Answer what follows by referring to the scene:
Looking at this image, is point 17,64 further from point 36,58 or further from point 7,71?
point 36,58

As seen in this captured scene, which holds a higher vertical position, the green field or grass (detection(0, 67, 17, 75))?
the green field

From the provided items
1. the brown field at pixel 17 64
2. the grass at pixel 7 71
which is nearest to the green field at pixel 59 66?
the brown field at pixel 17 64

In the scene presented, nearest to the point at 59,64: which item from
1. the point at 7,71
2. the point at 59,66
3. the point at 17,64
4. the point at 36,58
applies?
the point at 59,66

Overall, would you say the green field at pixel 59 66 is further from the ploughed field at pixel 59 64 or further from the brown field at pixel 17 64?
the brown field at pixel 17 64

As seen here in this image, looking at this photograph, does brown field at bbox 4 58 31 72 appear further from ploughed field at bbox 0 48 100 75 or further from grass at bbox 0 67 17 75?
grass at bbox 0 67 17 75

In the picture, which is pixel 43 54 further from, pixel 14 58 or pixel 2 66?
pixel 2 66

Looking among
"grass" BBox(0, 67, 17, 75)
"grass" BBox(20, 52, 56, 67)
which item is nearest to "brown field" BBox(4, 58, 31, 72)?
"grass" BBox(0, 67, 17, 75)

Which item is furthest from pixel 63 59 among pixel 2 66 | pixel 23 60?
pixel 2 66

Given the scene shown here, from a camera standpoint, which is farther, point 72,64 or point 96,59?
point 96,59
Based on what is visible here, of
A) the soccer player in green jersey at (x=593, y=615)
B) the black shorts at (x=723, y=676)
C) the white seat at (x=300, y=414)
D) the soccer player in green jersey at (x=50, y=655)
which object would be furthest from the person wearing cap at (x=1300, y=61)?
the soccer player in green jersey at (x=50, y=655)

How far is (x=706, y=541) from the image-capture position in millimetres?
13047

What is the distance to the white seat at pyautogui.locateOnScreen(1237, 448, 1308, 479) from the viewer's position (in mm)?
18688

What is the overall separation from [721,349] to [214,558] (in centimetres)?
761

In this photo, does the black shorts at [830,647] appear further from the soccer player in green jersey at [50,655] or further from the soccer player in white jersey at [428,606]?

-=-=-

→ What to do: Restate each record exactly as written.

→ Response below:
Answer what follows by referring to the scene:
Looking at this image, is point 17,64 further from point 36,58 or further from point 7,71?
point 36,58

As seen in this captured scene, which holds a higher vertical position, the green field or grass (detection(0, 67, 17, 75))?
the green field

From the provided items
1. the brown field at pixel 17 64
2. the grass at pixel 7 71
which is nearest to the green field at pixel 59 66?
the brown field at pixel 17 64

In the scene presented, nearest to the point at 59,64: which item from
1. the point at 7,71
2. the point at 59,66
3. the point at 17,64
4. the point at 36,58
applies?
the point at 59,66

Overall, would you say the green field at pixel 59 66 is further from the ploughed field at pixel 59 64 or further from the brown field at pixel 17 64?
the brown field at pixel 17 64

As seen here in this image, looking at this photograph, does brown field at bbox 4 58 31 72 appear further from ploughed field at bbox 0 48 100 75 or further from grass at bbox 0 67 17 75?
grass at bbox 0 67 17 75

In the picture, which is pixel 43 54 further from, pixel 14 58 or pixel 2 66?
pixel 2 66

Looking among
"grass" BBox(0, 67, 17, 75)
"grass" BBox(20, 52, 56, 67)
which item is nearest to "brown field" BBox(4, 58, 31, 72)?
"grass" BBox(0, 67, 17, 75)

Which item is furthest from pixel 63 59 among pixel 2 66 | pixel 23 60?
pixel 2 66

Given the scene shown here, from a camera standpoint, which is farther, point 72,64 or point 96,59?
point 96,59
Based on what is visible here, of
A) the soccer player in green jersey at (x=593, y=615)
B) the black shorts at (x=723, y=676)
C) the white seat at (x=300, y=414)
D) the soccer player in green jersey at (x=50, y=655)
which object would be furthest from the person wearing cap at (x=1300, y=61)?
the soccer player in green jersey at (x=50, y=655)

How far is (x=706, y=541) from the image-capture position in millimetres?
13047

What is the distance to the white seat at pyautogui.locateOnScreen(1237, 448, 1308, 479) from the viewer's position (in mm)?
18688

What is the overall separation from [721,349] to [214,558] (in centimetres)?
761

In this photo, does the black shorts at [830,647] appear further from the soccer player in green jersey at [50,655] or further from the soccer player in white jersey at [428,606]?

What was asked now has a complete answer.